Other than finding senior debt for large LBOs, the biggest caveat tied to buyouts in Europe is the lack of exit opportunities. As in the U.S., buyers and sellers are not in full agreement on where the economy is going and therefore what an appropriate valuation should be, making sales difficult.
“There is very little in the way of exits given the relative youth sponsor portfolios and given that a lot of the acquisition activity’s been over the last two to three years,” says Redmond.
Additionally, the European public markets have been less welcoming than in previous years. According to Zephus Corporate Finance Knowledge, uncertainty about the European capital markets caused the number of initial public offerings in Europe involving private equity firms to drop by more than 26% in the second half of 2000 from the first half.

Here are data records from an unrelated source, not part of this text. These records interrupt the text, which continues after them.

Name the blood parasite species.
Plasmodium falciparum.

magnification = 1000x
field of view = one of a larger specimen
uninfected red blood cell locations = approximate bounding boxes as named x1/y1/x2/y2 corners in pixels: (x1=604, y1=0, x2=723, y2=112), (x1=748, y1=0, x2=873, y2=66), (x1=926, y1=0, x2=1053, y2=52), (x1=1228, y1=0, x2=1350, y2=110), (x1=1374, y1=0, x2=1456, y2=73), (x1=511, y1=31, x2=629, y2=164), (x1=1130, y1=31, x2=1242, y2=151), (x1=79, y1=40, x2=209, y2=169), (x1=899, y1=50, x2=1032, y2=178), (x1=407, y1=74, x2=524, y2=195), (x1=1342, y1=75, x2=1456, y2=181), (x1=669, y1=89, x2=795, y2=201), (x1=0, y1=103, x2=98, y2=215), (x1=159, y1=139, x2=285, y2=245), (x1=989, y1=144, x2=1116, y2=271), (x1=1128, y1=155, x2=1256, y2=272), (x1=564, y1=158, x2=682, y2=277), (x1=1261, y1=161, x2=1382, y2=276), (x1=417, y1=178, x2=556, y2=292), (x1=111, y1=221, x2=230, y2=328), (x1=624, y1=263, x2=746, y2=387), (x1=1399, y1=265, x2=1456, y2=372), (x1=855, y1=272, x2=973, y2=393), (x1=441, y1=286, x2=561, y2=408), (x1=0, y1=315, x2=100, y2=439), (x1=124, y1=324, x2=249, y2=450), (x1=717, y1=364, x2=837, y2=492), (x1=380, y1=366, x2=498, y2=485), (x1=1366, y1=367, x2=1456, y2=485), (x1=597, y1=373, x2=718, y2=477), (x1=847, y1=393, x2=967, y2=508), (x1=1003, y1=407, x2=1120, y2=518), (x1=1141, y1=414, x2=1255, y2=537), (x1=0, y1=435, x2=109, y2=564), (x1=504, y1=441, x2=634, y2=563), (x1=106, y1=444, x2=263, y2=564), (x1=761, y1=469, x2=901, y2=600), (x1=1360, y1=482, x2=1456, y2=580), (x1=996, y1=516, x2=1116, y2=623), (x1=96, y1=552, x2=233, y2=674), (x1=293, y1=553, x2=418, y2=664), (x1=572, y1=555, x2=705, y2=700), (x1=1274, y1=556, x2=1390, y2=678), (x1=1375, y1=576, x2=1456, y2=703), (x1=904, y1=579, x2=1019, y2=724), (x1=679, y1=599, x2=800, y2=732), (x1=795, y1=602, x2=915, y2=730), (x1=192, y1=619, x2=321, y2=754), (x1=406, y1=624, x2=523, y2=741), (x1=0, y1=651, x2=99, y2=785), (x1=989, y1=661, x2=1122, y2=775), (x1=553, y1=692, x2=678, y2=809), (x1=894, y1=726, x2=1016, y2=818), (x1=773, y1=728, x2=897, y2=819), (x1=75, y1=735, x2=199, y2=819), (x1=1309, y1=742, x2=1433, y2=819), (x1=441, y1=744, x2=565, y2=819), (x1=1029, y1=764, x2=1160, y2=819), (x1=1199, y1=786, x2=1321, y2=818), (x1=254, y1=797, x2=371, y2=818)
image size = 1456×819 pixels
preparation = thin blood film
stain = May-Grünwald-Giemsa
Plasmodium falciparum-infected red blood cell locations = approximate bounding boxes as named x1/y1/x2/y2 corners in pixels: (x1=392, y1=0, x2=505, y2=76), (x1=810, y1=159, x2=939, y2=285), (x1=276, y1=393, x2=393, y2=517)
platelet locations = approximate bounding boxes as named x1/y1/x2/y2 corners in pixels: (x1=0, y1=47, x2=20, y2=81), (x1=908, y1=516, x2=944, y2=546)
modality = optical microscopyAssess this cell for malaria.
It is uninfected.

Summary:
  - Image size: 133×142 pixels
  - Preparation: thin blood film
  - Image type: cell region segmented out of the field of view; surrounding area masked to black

However, for those many firms that need to diversify their portfolios by shedding a few of the many technology and telecom companies collected last year, the secondary market is a viable option. Secondary buyout transactions are on the rise, according to Zephus. In the second half of 2000, there were 44 secondary buyouts. This is a drastic increase from the 27 secondary buyouts in the first half of 2000, which remained fairly consistent with the 28 deals and 29 deals of the two previous six-month periods.
Yet at this point exit strategies are not of immediate concern to most buyout professionals, likely because, as Redmond said, that step is still a few years off. In the meantime, LBO firms are more than happy to take advantage of Europe’s more appealing opportunities to put money to work.